Incluso había permanecido así, distante, mientras volvía remando a recoger las cajas de papeles y libros que completarían el estudio. No era inusual que estuviera serio, pero sí resultaba extraño verlo tan indiferente hasta el punto de olvidarse de hacer comentarios maliciosos.

—Ayúdame a empujar la barca, Midas.

Midas no pudo contenerse y lanzó otra mirada furtiva a los delgados y blancos pies de su padre. Estaba muy poco familiarizado con su cuerpo, porque su padre siempre llevaba camisas de manga larga con los puños y botones del cuello abrochados. Jamás le había visto las rodillas. El hecho de verle los dedos de los pies, delgados como los de un mono, el fino vello negro y las uñas pulcramente cortadas, le había producido una sensación de intimidad asombrosa que no lo abandonaría en mucho tiempo.

La barca estaba tan cargada de libros y papeles que casi no podían empujarla, pero cuando lograron llevarla a aguas más profundas resultó más fácil. No tardaron en encontrarse con el agua al pecho mientras el bote cabeceaba a su lado. El mar ya estaba enfriándose, porque el sol se ponía. Midas lamentó que su padre no hubiera escogido un islote cercano a un embarcadero. Era la primera vez que se adentraba tanto en el mar. La enorme extensión de agua y su peso lo aterrorizaban, pero, al mismo tiempo, el inusual aplomo paterno lo tranquilizaba. Su padre respiró hondo y se agarró al costado de la barca para darse impulso agitando los pies y subir. Cuando casi lo había logrado, se le soltó una mano y resbaló; dio un grito y cayó al agua. Al sumergirse, produjo una rociada de gotas blancas. Midas se lanzó hacia él, balanceado por las corrientes.

Su padre emergió resoplando; las gafas le habían resbalado hasta la mitad de la nariz, y tenía el bigote mojado y pegado al labio. Volvió a agarrarse al costado de la barca y se quedó un momento de pie con la cabeza apoyada en ella, chorreando agua marina.

—Ayúdame a subir, Midas.

¿Qué?

—Cógete las manos bajo el agua. Haz un estribo.

—¿Y si resbalo? Podría ahogarme.

—No te ahogarás. Aquí no cubre mucho.

Midas asintió con la cabeza, convencido, y entrelazó las manos. Su padre miró hacia abajo escudriñando el agua.

—¿Dónde las tienes?

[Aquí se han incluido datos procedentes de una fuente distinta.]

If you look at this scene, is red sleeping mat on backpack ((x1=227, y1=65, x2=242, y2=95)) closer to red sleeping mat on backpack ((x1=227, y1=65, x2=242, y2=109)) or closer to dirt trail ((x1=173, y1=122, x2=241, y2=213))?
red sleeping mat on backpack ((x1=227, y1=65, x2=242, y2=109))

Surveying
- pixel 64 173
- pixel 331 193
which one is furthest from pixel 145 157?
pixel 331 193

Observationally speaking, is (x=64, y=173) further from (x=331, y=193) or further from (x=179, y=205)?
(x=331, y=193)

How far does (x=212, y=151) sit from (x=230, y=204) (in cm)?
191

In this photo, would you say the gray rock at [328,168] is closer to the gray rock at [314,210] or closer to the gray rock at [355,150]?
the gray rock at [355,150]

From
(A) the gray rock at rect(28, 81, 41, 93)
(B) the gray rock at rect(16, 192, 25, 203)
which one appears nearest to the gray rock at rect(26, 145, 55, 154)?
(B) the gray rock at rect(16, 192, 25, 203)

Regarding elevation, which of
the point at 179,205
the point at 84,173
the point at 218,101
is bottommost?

Está muy oscuro.

—Aquí, delante de mí.

Su padre levantó una pierna, y el pie asomó a través de la superficie como un pez blanco. Calculó mal la distancia, y los dedos empujaron el pecho de Midas. El corazón del joven palpitaba mientras los dedos de los pies de su padre le palpaban la caja torácica hasta encontrar sus manos. Aquel pie blanco se posó con fuerza, y lo hizo estremecerse tan violentamente de frío y emoción que Midas temió no aguantar. Entonces, salpicando, su padre cobró impulso, salió del agua y se encaramó a la barca. Al cabo de un momento lanzó al agua un trozo de alga que cayó con un palmetazo. Midas le tendió los brazos, notando cómo el agua se enfriaba minuto a minuto, y le dijo:

—Ayúdame a subir.

—No, no. La barca ya lleva demasiado peso. Dios mío, Midas, estás temblando. Vuelve a la playa. Te cogí una toalla y una muda. Las llaves del coche están en el salpicadero. Sabes encender la calefacción, ¿no?

Midas asintió.

—Pero ¡quiero ir contigo a la cabaña!

Su padre se quitó las gafas y les secó el agua con los pulgares.

—Quizá otro día. Esta noche la pasaré solo, gracias. Y ahora, vuelve a la orilla antes de que te quedes tan entumecido que no puedas moverte.

Midas se volvió a regañadientes y se encaminó a la playa. Le pareció que tardaba mucho, y cuando alcanzó la orilla, con la camisa y los pantalones adheridos a la fría piel, su padre ya se había alejado mucho remando.